PSC members expressed a healthy skepticism about NorthWestern Energy's proposal and unanimously opposed the utility's proposed cost increase for new solar units that allow customers to generate some of their own power and sell the excess back to NWE.

This decision is welcome for the small Montana businesses that sell and install solar panels, for the 2,100 or so NWE customers who net meter now and those who will want to add solar panels to their homes in the future. But the five-member, all-Republican PSC has many other, much larger decisions that require urgent attention. As Montana's largest monopoly utility, NorthWestern provides electricity to 370,000 Montana customers.

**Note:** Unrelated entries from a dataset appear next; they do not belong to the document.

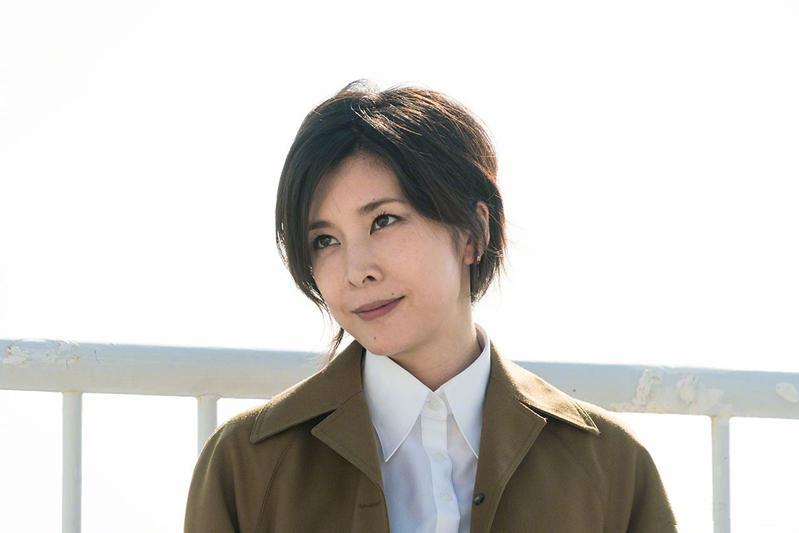 40岁日本女星上吊身亡,台媒曝其患上产后抑郁,工作锐减走上绝路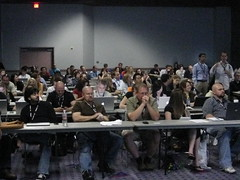 Blog World Expo Audience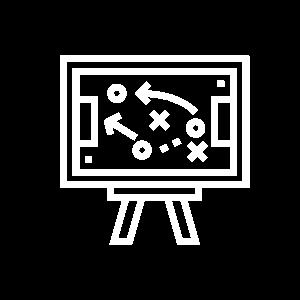 CSDR Gaming Lab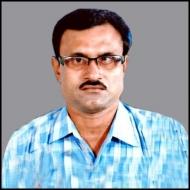 Piru Kumar Gorai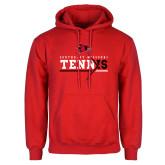 Bookstore Red Fleece Hoodie-Tennis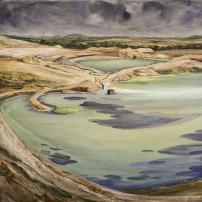 Clay Pit at Bacchus Marsh by Dennis Bryans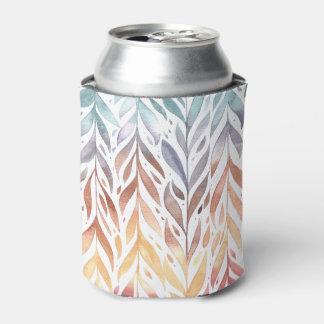 Elegant Watercolor Autumn Leaves | Can Cooler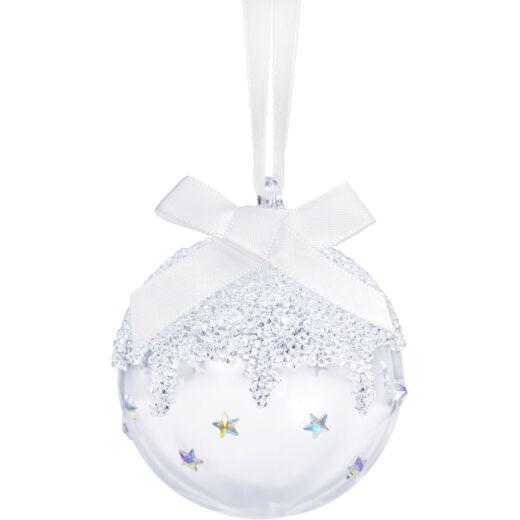 Swarovski Christmas Ball Ornament, Small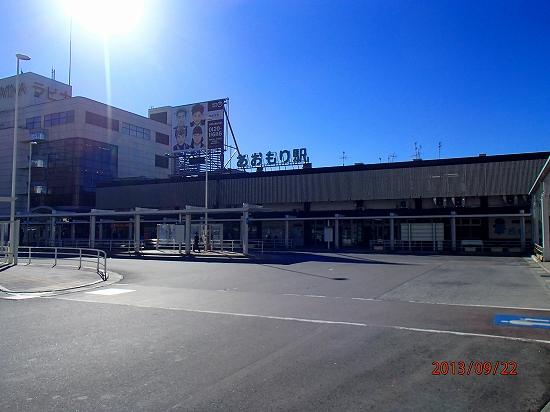 P9220247.jpg
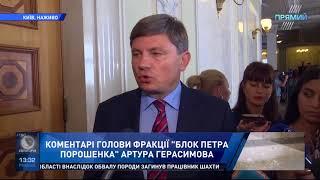 видео Зміни до Конституції: курс на ЄС і НАТО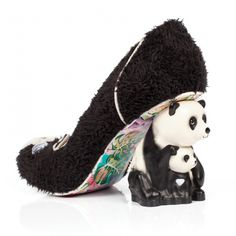 Irregular Choice | Xhr-list | Irregular Choice | Squeezy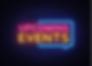 Screen Shot 2020-01-12 at 2.07.00 PM.png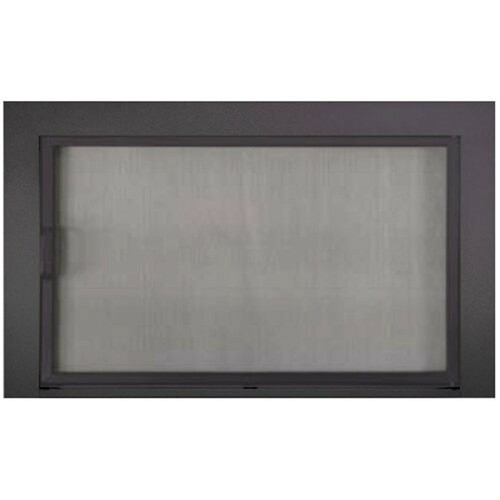 Reserve Clearview Mesh Stock Fireplace Door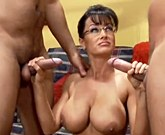 Lisa Ann – Business women fucked by two soldier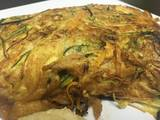 Foto del paso 3 de la receta 🐟Filete de tilapia en crosta mixta 🍠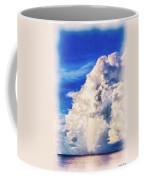 Cumulonimbu Over Tampa Bay Coffee Mug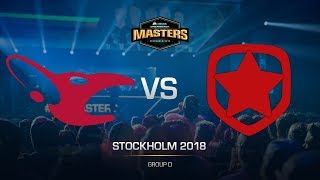 Mousesports vs Gambit - DH MASTERS Stockholm - de_nuke [CrystalMay, SSW]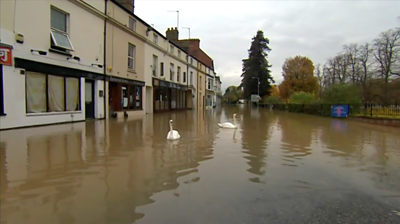 Flooded road in Evesham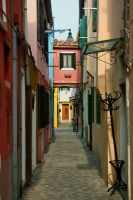 Burano Alleyway by cyrilBlack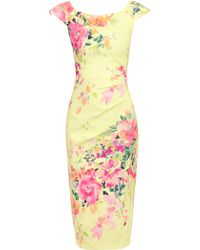 Jolie Moi - Floral Print Ruched Wiggle Dress - Lyst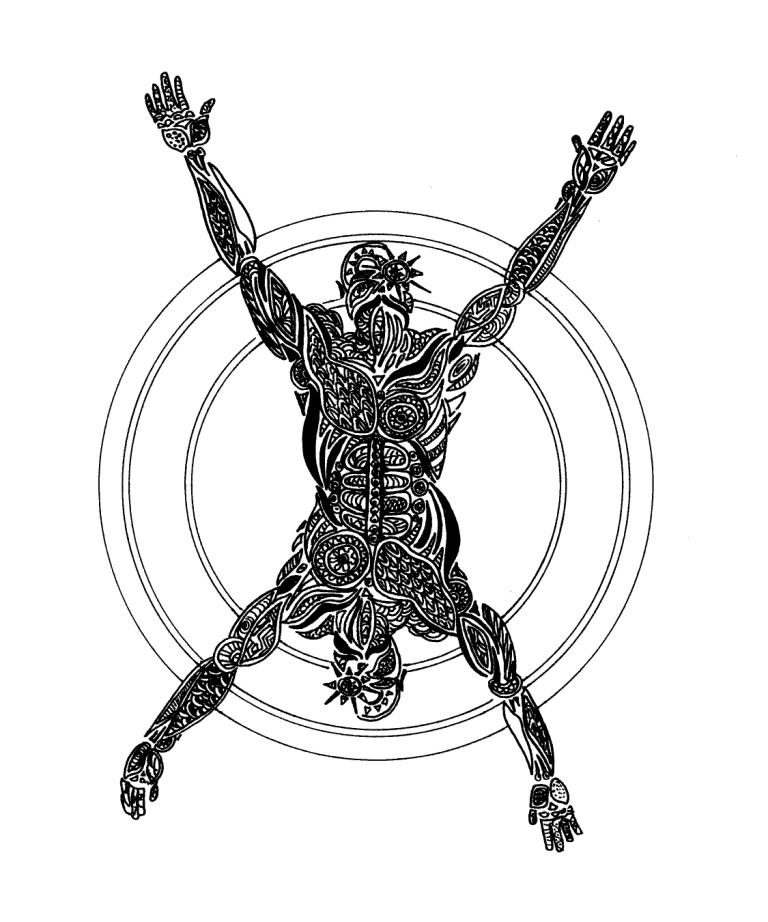 Gemini by Lakandiwa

As previously reported by The Gazette's Tom Lutey, commissioners voted Oct. 30 to increase NorthWestern rates $6.5 million across several classes, but left the solar rooftop/net metering issue unresolved until Nov. 25.

Also on Nov. 25, the PSC added the six-turbine Two Dot wind farm to NorthWestern’s rate base, meaning customers will now, over time, pay for utility’s $18.5 million purchase of the wind farm as well as maintenance and operations costs.

A larger issue is paying for NorthWestern's 30% share of Colstrip Unit 4, which a previous PSC put into the rate base in at $407 million in 2008 (one year after NWE actually paid $186 million for it). Ratepayers currently remain on the hook for $300 million of that cost, having paid off the first $100 million with interest at 8.24%.

That debt assigned to NWE Montana customers is scheduled to be paid off by 2042, the year that NWE says it plans to retire its interest in Colstrip Unit 4.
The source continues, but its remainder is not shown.